== Work request 1 ==
In the Lions tour report, what was the score of the Lions' loss to the Otago Highlanders?
== Work request 2 ==
From the Lions tour report, output a verbatim copy of the part that opens with the words containing "Warren Gatland will" and closes with "on June 24.".

== Document excerpt ==

______

WELLINGTON (Reuters) - The time for tinkering with the British and Irish Lions side is over as the tourists head to Rotorua for what many view as an unofficial fourth test against the Maori All Blacks on Saturday.
Warren Gatland will finally show his hand on Thursday when he announces his team for the encounter with the Maori side, a line-up that should closely resemble his selection for the official first test in Auckland on June 24.
The Lions have struggled for consistency in the first four games of their 10-match tour, with Tuesday’s 23-22 loss to the Otago Highlanders coming three days after they had strangled the Canterbury Crusaders into submission.
The team that faced the Highlanders was completely different outfit from the side that beat the seven-time Super Rugby champions 12-3 with a controlled, patient and aggressive performance.
The Highlanders game was supposed to have been a chance for the team to continue to build momentum as they headed into the Maori clash.

______

== Data extract ==
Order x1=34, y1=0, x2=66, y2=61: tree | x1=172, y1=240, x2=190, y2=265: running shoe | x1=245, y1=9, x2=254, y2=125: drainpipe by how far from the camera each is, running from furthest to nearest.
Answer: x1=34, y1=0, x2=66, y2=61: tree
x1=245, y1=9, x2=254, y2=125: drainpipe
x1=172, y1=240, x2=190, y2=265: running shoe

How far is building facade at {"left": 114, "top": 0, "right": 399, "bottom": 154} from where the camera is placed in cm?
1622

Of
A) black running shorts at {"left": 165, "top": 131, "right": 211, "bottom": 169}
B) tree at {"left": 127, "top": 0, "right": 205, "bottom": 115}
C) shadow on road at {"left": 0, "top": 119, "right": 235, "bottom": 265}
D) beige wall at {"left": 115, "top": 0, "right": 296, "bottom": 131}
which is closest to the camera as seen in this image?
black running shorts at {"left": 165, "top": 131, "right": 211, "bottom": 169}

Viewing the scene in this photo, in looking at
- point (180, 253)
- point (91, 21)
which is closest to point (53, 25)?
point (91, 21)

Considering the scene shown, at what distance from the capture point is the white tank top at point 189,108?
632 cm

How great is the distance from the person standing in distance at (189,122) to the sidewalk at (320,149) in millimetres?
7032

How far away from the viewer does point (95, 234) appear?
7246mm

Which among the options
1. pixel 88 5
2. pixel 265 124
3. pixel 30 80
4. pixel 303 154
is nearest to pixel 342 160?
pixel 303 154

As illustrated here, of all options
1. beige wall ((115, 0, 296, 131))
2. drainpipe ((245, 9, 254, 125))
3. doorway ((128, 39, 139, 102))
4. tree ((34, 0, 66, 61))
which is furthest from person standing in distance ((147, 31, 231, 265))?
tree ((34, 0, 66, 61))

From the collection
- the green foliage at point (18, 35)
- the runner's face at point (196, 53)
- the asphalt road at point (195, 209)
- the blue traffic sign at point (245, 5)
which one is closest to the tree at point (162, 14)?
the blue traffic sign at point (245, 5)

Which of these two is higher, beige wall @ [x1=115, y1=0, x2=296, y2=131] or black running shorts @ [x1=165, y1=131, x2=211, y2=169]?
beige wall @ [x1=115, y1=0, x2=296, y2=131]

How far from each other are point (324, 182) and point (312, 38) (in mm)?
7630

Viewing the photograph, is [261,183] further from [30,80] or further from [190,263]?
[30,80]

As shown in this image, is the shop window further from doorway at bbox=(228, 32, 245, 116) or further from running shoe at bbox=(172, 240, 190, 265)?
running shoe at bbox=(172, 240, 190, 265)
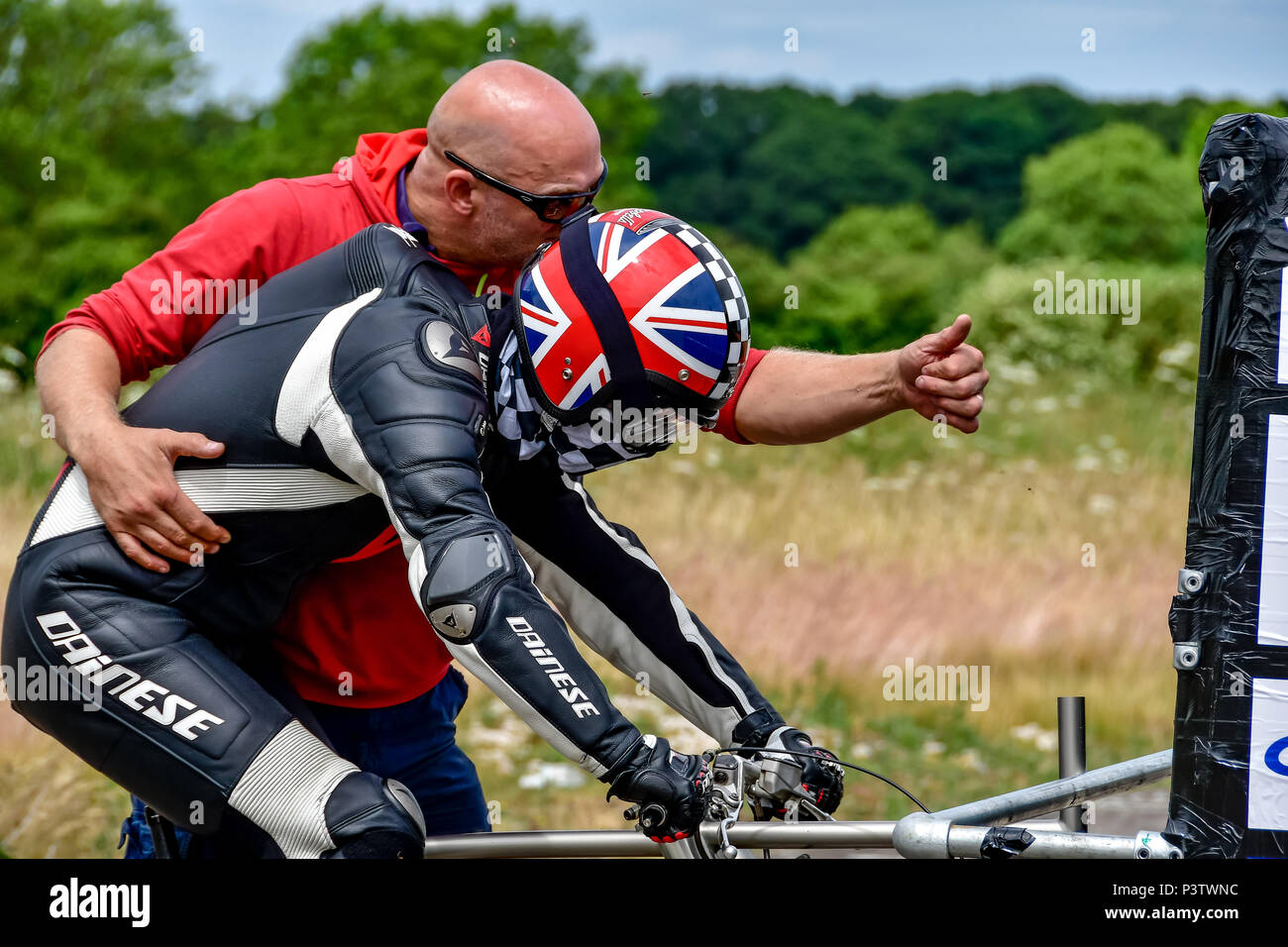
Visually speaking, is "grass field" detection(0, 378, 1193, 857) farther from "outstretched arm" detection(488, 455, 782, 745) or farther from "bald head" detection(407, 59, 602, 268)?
"bald head" detection(407, 59, 602, 268)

______

== Written solution 1 ==
The Lions lost 23-22 to the Otago Highlanders.

== Written solution 2 ==
Warren Gatland will finally show his hand on Thursday when he announces his team for the encounter with the Maori side, a line-up that should closely resemble his selection for the official first test in Auckland on June 24.